The revelation by the American Society for Reproductive Medicine that women in their fifties can cope with the stresses of parenthood as well - or as badly - as anyone else has again raised the prospect that the experience of women such as Dr Patricia Rashbrook, who this year became the oldest mother in Britain at the age of 62, will become increasingly common. That seems unlikely for now. Treatments are expensive, unreliable and imperfect: both Dr Rashbrook and Adriana Iliescu, said at age 66 to be the world’s oldest woman to give birth, needed donated eggs.
Still, with time, who knows? And the effects may be more far-reaching than we imagine, as they were when women last enjoyed a sharp improvement in control over their fertility. Harvard economists Claudia Goldin and Lawrence Katz have traced the effects of the introduction of the contraceptive pill to the US. They say that it sparked a revolution in education and women’s participation in high-powered careers.
When the pill became more widely available to young, unmarried women there around 1970, college parties probably became a bit more fun. But the effect on undergraduates was more than a sexual liberation; women knew that without having to abstain from sex they had control over when - and if - they started a family. That made it possible to plan ahead for a career with a long pre-qualification period, such as law, medicine or dentistry. A woman knew she could qualify and establish her career, becoming a doctor without also becoming a nun.
There were indirect, reinforcing effects too. Women also felt more able to postpone marriage - why hurry? And as more intelligent females delayed getting hitched, that meant that more intelligent men would be floating around, unattached. The dating scene became a more interesting place to dip in and out of for a decade or so, and the risk of being trapped with a small choice of husbands (”sorry, only the economists are left...”) fell. Potential mentors and employers also had more confidence that women would not give up their careers because of an accidental pregnancy. Such effects helped to increase the number of women starting medical school during the 1970s from less than 10 per cent to a third; in law, business and dentistry the climbs were even more dramatic.

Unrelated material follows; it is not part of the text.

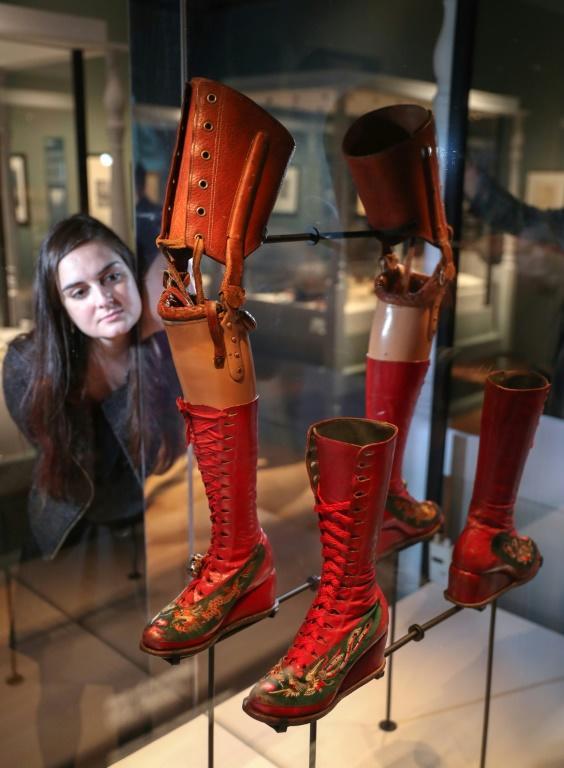 La prothèse de jambe de Frida Kahlo et ses chaussures exposées au Victoria & Albert Museum de Londres, le 13 juin 2018 [Daniel LEAL-OLIVAS / AFP]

But what the pill did not do was reliably allow women to stop the biological clock. So ambitious young women who also wanted families still faced a difficult choice over timing. Doctors warn that later pregnancies are more risky, but the economist Amalia Miller has proved that earlier pregnancies are risky too - to women’s careers. Professor Miller showed that women who delay having children for only one year earn 10 per cent more over the course of their lives.
Cause and effect seem unclear, because a woman might delay pregnancy to earn more money for some third reason, such as ambitiousness. But Miller solves that problem by looking at women who, because of miscarriages or accidental pregnancies, do not have children when they would have chosen.
Women may have already overtaken men at US schools and universities, but perhaps they will not do so in the boardroom until they can reliably delay pregnancy into their fifties and sixties. Then employers might start to dismiss as remote the risk that a valued employee will take time off to have a family. Indeed, having one might become something you do once you’ve made it to the top and retired.
Perhaps this is nothing more than science fiction, but if my daughters become part of this future revolution, they can forget about leaving their kids with grandpa.